Fresh from a trip to Central America, U.S. Ambassador to the United Nations Nikki Haley made a stop on Friday at FIU to address a roomful of individuals with personal ties to Latin America. She was joined by the four Cuban-American members of South Florida’s congressional delegation in speaking to a largely immigrant crowd representative of the local population.
Haley had just visited Honduras and Guatemala for the stated purpose of underscoring the United States’ strong ties to the two countries. She met with their presidents and civil leaders to highlight U.S. partnerships in the region that focus on anti-corruption and counternarcotic efforts. Discussion during the campus event veered to changes in U.S. policy toward Cuba under the Trump administration as well as concerns for Venezuela, which continues to suffer a humanitarian crisis under what many consider dictatorial rule.
“This is the year of the Americas so you’re going to see the United States put a lot of emphasis on our relationship with these countries, how we can strengthen them, how we can do things better, and it’s the right time to be doing this,” the ambassador told an at-capacity group of about 300 in the Graham Center.
Among those in the audience: the family of two Brothers to the Rescue pilots shot down 22 years ago by Castro’s military, a Cuban dissident who happened to be visiting Miami from the island, the president of the grassroots Independent Venezuelan-American Citizens and FIU students.
Two-time FIU alumna Congresswoman Ileana Ros-Lehtinen recognized the home crowd. “This is an audience of people who have, first, been victimized by the Castro regime, been victimized by the Maduro regime. They understand what it is to lose one’s homeland to authoritarian rule.”
Political science major Gabriella Gonzalez, a sophomore in the Honors College, had a chance to ask Haley and the panel about the so-called global gag rule that withholds American aid from health organizations worldwide that provide or even discuss abortion in family planning. She appreciated the opportunity to participate in the event but came away with mixed feelings.
“It was absolutely amazing to get the perspective not only from the members of Congress but a direct link to the administration,” said Gonzalez, a Cuban immigrant who arrived in the United States on a raft when she was 7 years old.
“I know there is a lot of emphasis on the military aspects, especially with the narco-trafficking that’s going on, and of course that’s important, but I generally feel that sometimes the humanitarian part gets a slide. If you want to stand up there and say you stand with the people, you can’t neglect the humanitarian aid.”

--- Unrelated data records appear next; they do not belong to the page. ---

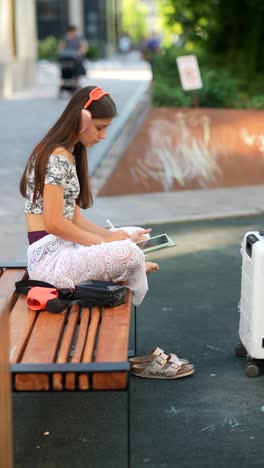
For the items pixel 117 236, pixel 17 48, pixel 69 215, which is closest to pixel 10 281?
pixel 69 215

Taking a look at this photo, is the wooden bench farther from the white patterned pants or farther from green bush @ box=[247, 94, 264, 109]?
green bush @ box=[247, 94, 264, 109]

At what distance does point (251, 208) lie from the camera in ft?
36.2

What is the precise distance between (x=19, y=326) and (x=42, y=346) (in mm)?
352

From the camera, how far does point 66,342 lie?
15.2ft

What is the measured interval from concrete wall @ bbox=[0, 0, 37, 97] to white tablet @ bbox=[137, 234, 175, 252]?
2258 centimetres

Professor Brian Fonseca, an expert on Latin America and director of FIU’s Jack D. Gordon Institute for Public Policy, said he would have preferred a bipartisan conversation to the one-sided approach on display—all the panelists are Republicans—but he appreciated that Haley is placing attention on Latin America.
“The thing that stuck out to me, on the first-year anniversary of this administration, to see the U.S. ambassador to the United Nations take a serious interest in the region is a good thing.”